Предателей убивают. Был бы нож! И по горлу, чтобы крови глотнуть. Пусть этот удар станет последним, но лучше так, чем овцой стриженной помирать.
Сука он, Кырым-шад, змей ласковый. Заботился.
Ассс! Эй, когда и о ком он заботился?!
А не важно, главное, что горло рядом, а ножа нету. Зубами что ли?
Хан-кам, точно почувствовав, отстранился.
— Что ты решила, склана?
А что может решить склана?
— Ты бредила, — сказал Кырым, прикасаясь пальцами — переломать бы да по одному — к вискам. Прислушался, отсчитывая губами пульс, отпустил. — У тебя очень… гм, любопытный бред. Я бы даже сказал познавательный. И это, вне всяких сомнений, увеличивает твою ценность.
— Пошел ты, — Элья закусила нижнюю губу.
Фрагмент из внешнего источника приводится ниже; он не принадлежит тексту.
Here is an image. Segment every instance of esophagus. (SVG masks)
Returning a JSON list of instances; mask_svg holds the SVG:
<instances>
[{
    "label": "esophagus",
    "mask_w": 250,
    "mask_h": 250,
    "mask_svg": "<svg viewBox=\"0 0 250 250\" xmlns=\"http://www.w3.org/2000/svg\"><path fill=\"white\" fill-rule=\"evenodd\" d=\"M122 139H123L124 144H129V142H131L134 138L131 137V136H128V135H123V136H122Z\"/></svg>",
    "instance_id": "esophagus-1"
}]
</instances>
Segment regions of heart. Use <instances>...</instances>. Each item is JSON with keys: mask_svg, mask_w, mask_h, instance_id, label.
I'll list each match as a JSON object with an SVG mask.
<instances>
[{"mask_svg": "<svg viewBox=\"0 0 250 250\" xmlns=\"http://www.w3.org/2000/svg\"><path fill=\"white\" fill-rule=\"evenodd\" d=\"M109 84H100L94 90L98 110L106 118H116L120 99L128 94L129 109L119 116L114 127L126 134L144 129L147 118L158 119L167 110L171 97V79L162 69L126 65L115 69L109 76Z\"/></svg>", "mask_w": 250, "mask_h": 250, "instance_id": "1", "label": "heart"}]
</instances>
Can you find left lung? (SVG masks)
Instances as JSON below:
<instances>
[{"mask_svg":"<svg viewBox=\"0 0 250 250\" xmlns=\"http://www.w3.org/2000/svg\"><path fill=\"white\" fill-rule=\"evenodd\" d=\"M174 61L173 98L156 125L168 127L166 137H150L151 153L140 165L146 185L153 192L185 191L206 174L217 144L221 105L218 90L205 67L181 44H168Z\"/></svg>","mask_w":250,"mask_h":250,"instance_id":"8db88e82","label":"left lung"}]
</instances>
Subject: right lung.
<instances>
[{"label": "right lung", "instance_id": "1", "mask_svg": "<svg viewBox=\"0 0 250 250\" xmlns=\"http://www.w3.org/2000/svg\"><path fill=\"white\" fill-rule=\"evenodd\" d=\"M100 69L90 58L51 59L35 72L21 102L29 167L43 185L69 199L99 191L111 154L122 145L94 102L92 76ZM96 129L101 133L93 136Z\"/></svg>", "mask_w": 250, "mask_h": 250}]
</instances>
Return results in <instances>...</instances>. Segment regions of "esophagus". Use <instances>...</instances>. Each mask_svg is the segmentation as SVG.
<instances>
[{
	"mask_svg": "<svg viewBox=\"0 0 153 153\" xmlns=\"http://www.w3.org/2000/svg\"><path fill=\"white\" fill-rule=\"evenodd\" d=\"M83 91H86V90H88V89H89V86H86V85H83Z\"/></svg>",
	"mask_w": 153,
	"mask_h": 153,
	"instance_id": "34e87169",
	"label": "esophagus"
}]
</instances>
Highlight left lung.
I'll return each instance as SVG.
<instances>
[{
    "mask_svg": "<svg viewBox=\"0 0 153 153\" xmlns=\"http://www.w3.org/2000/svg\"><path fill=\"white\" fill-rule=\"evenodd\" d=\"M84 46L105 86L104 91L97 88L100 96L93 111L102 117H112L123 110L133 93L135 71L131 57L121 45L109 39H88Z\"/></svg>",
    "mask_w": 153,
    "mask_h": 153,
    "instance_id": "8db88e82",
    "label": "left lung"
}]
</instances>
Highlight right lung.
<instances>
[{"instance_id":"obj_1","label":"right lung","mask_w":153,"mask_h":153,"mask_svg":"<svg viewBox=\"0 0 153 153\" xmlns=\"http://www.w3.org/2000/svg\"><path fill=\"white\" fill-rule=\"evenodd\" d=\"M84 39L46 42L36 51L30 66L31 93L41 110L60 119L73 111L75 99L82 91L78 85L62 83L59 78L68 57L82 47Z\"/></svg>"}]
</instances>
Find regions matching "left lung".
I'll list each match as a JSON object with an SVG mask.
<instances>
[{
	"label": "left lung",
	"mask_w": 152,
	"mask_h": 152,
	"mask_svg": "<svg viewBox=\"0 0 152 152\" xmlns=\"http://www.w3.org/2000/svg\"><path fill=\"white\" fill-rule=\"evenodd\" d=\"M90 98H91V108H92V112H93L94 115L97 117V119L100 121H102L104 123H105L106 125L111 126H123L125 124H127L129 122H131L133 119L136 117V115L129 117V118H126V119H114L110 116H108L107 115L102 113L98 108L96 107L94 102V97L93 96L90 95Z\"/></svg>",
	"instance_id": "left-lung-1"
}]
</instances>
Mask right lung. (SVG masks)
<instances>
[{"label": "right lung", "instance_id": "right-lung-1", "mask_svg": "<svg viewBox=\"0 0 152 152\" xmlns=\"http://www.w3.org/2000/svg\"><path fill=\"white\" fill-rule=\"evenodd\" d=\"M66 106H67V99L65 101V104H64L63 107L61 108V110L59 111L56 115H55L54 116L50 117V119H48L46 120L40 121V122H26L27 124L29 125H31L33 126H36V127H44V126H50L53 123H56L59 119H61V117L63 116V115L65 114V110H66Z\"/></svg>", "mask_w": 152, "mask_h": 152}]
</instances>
Кожа сухо хрустнула, а левый клык зашатался в десне.
— Упрямство? Прежде ты была более сговорчивой. Неужели ты так любила этого мальчишку?
Чего ему надо? Чего он хочет? Или приручает разговором, как приручают лошадей ласковым словом? Подгадает момент и накинет на спину седло, а в рот трензеля вставит, чтобы, если лошадь дурить вздумает, быстро в разум вернуть.
А причем здесь лошади?..
И почему в губе нет кольца?
Ассс!
— Любовь — слишком ненадежная основа. Чувство долга? Ты ничего ему не должна. Страх проиграть? Ты уже проиграла. Ниже упадешь, только если будешь совсем несговорчива.
Кольцо у Ырхыза. А она — Элья Ван-Хаард.
— Зеркало.
— Что? — переспросил Кырым-шад.
— Зеркало дай.
Подал. Поддержал так, чтобы ей удобнее было смотреть. Да, она — это она. Отражение знакомо, кожа вот только побелела и пошла на висках сизыми крапинами, но уже отходит — Кырымово лекарство помогло? Если так, то она обязана ему жизнью.
Он предатель! Скотина и тварь!
Ырхыза нет. Умер. Пропадет в Мельши.
— Что ты сказала? — хан-кам убрал зеркало и очень внимательно посмотрел на Элью.
— Ничего.
Он выглядел очень обеспокоенным, Кырым-шад. Настолько обеспокоенным, что, уходя, запер дверь: Элья слышала, как щелкнул замок.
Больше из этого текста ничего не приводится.